Trata-se de embargos de declaração opostos pela reclamada sob o argumento de que haveria vícios de expressão no julgado.
É o relatório.
V O T O
1 - CONHECIMENTO
Conheço dos embargos de declaração porque atendidos os pressupostos legais de admissibilidade.
2 - MÉRITO
A reclamada sustenta que o acórdão embargado considerou como inovatória a tese de licitude da terceirização. Afirma que há contradição no acórdão embargado, uma vez que assevera se tratar de inovação a invocação do Tema 725, quando na verdade a decisão que o fez existir transitou em julgado apenas após o protocolo do Recurso de Revista e vincula a decisão dos Tribunais Regionais Trabalhistas. Consta na decisão embargada:
A reclamada sustenta que o reclamante era profissional autônomo. Afirma, ainda, ser lícita a terceirização de serviço, nos moldes do Tema 725 de repercussão geral. Aponta violação dos artigos 3º e 818 da CLT e 373 do CPC.
Sem razão.
O Regional decidiu:
Trata-se de ação ajuizada pelo reclamante contra WAM Brasil Negócios Inteligentes S.A., em que pleiteia o reconhecimento da existência de vínculo de emprego no período 21/06/2017 a 24/08/2018 na função de promotor de marketing (captador de clientes).

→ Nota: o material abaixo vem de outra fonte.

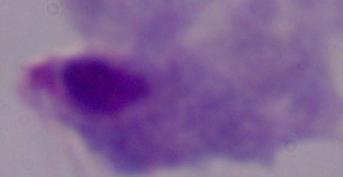 A trichomonad is seen. Micrograph. Captured at 1000x magnification.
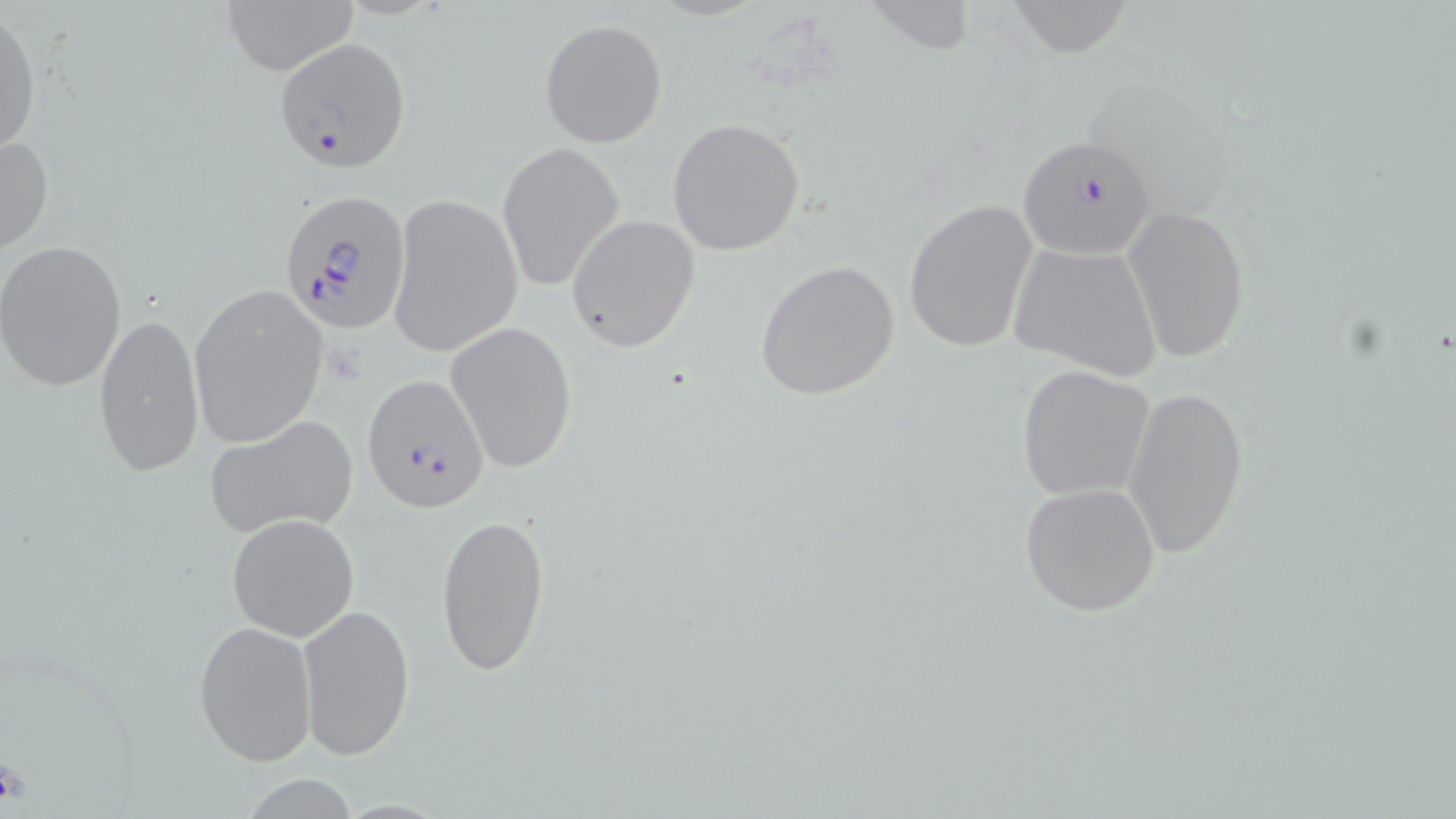
Plasmodium falciparum-infected red blood cell locations = approximate bounding boxes as named x1/y1/x2/y2 corners in pixels: (x1=274, y1=38, x2=412, y2=173), (x1=1017, y1=135, x2=1157, y2=261), (x1=280, y1=190, x2=411, y2=338), (x1=362, y1=374, x2=489, y2=512)
slide-level diagnosis = Plasmodium falciparum
modality = light microscopy
field of view = one of a larger specimen
image size = 1456×819 pixels
stain = May-Grünwald-Giemsa
magnification = 1000x
uninfected red blood cell locations = approximate bounding boxes as named x1/y1/x2/y2 corners in pixels: (x1=216, y1=0, x2=361, y2=75), (x1=1000, y1=0, x2=1134, y2=61), (x1=0, y1=7, x2=41, y2=163), (x1=540, y1=18, x2=667, y2=148), (x1=667, y1=118, x2=806, y2=255), (x1=0, y1=135, x2=52, y2=260), (x1=496, y1=142, x2=623, y2=295), (x1=388, y1=193, x2=521, y2=357), (x1=903, y1=199, x2=1037, y2=354), (x1=1124, y1=204, x2=1249, y2=364), (x1=568, y1=215, x2=700, y2=350), (x1=0, y1=241, x2=127, y2=391), (x1=1008, y1=243, x2=1163, y2=381), (x1=754, y1=258, x2=900, y2=402), (x1=189, y1=286, x2=328, y2=448), (x1=92, y1=311, x2=206, y2=478), (x1=444, y1=320, x2=578, y2=478), (x1=1016, y1=366, x2=1155, y2=500), (x1=1122, y1=381, x2=1249, y2=559), (x1=203, y1=413, x2=359, y2=539), (x1=1020, y1=482, x2=1161, y2=618), (x1=436, y1=510, x2=551, y2=679), (x1=227, y1=513, x2=361, y2=642), (x1=296, y1=602, x2=415, y2=760), (x1=193, y1=619, x2=316, y2=767)
preparation = thin blood film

Nos termos da defesa a primeira reclamada admite ter sido beneficiária da força de trabalho do autor, sendo dela, portanto, o ônus de demonstrar que isso se deu não por força de uma relação de cunho empregatício, enquanto fato impeditivo, modificativo ou extintivo do direito, tendo aplicação, ao caso, o inciso II do artigo 373 do Código de Processo Civil.
Pela previsão constante dos artigos 2º e 3º da CLT, a relação de emprego se configura sempre que uma pessoa física presta pessoalmente serviços de natureza não eventual, de forma subordinada, mediante contraprestação salarial, em benefício de outrem que assume os riscos da atividade econômica. Isso independe da atividade profissional do prestador de serviços, qualquer que seja a denominação ou caracterização arbitrária à relação e até mesmo contrariamente à intenção das partes.
No caso, entende-se, tal qual a origem, que presentes os requisitos caracterizadores da relação de emprego. Veja-se que a prova oral dá conta da existência de cumprimento de horário e punições disciplinares, assim como da existência de superiores hierárquicos.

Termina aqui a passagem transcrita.